Useful for solving a variety of different problems and merely simplifying the website management process, check out these fantastic plugins. You’ll be glad you did.

WordPress Plugins that are Essential

Jetpack

Jetpack is a master plugin that provides a wide range of features from security to user retention to content. You can customize your site, add themes, manage content, implement secure logins, analyze the performance, and know the user retention with just this powerful plugin. You can install Jetpack as a single plugin and enable each of the features individually.

Akismet

Akismet is one of the most popular and most preferred WordPress plugins used to secure your website from spam comments. It is completely different from other types of plugins used to prevent spamming. Akismet is actually a web-based service which uses their own system to scan comments on your website.

Broken Link Checker

Google doesn’t like to stumble upon broken links on your site.

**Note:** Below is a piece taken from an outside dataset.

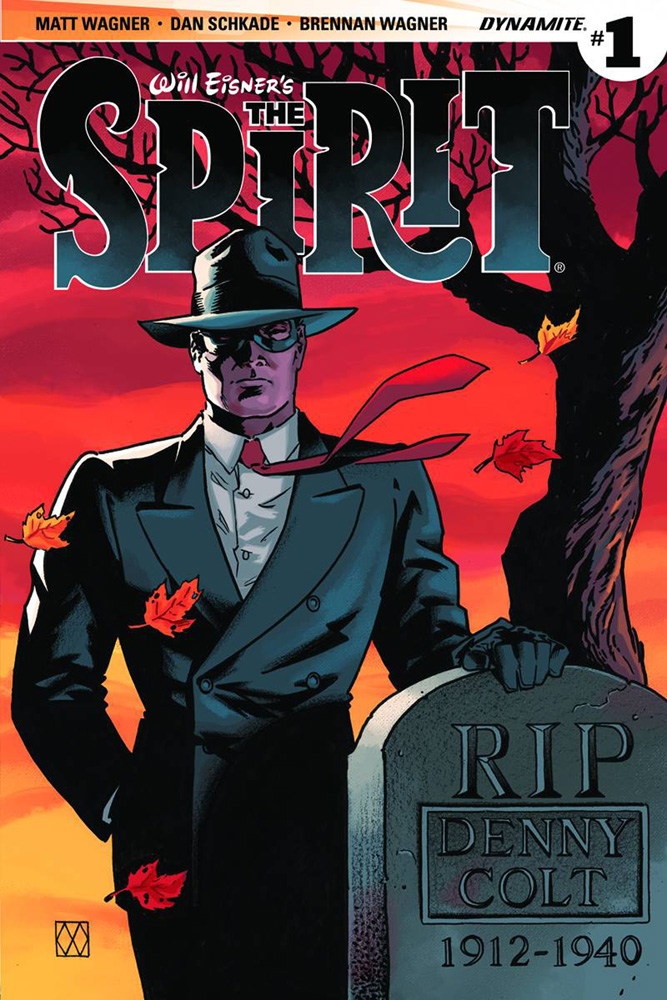 Will Eisner's The Spirit #1 Matt Wagner Cover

This must-have plugin scours your website looking for broken links, missing images, and redirects. It checks your pages, pages, posts, and even comments then notifies you in the Dashboard or by email.

Wordfence

This must-have plugin helps keep your site safe and secure. It keeps track of everything that’s happening on your site, and alerts you whenever anything suspicious takes place. In short, this is the most complete security plugin as it protects your WordPress site from being compromised.

W3 Total Cache

W3 Total Cache is one of finest WordPress plugins out there. Site performance is crucial to ranking higher on Google. If a site loads faster, visitors are more likely to stick around.

W3 Total Cache enables caching on your website and makes sure that your website loads faster. Static resources such as theme files, configuration files, etc. are compressed and loaded faster than usual, providing you the necessary juice for better user experience.

Yoast SEO

Yoast SEO (formerly known as WordPress SEO by Yoast) is one of the most popular WordPress plugins. This heavy hitter allows you to optimize your WordPress site for search engines.

It not only helps you add meta tags, it optimizes your site as a whole. Click here for a complete step-by-step guide on how to install and setup WordPress SEO by Yoast.

Google XML Sitemaps

Google XML Sitemaps is the original sitemap generator plugin for WordPress. This will make the search engines’ preferred list for finding and indexing Web pages. Not only does it send out your sitemaps to all of the major search engines, it notifies them of updates every time you change, add, or remove a page or post. Simply one of the best plugins to use for creating sitemaps for your website along with the SEO Yoast.

Contact Form 7

Contact forms provide a neat, clean, and simple to use interface that enables your site’s readership to contact you. It lets you insert multiple forms and works with the Captcha feature to help screen out spam mailings.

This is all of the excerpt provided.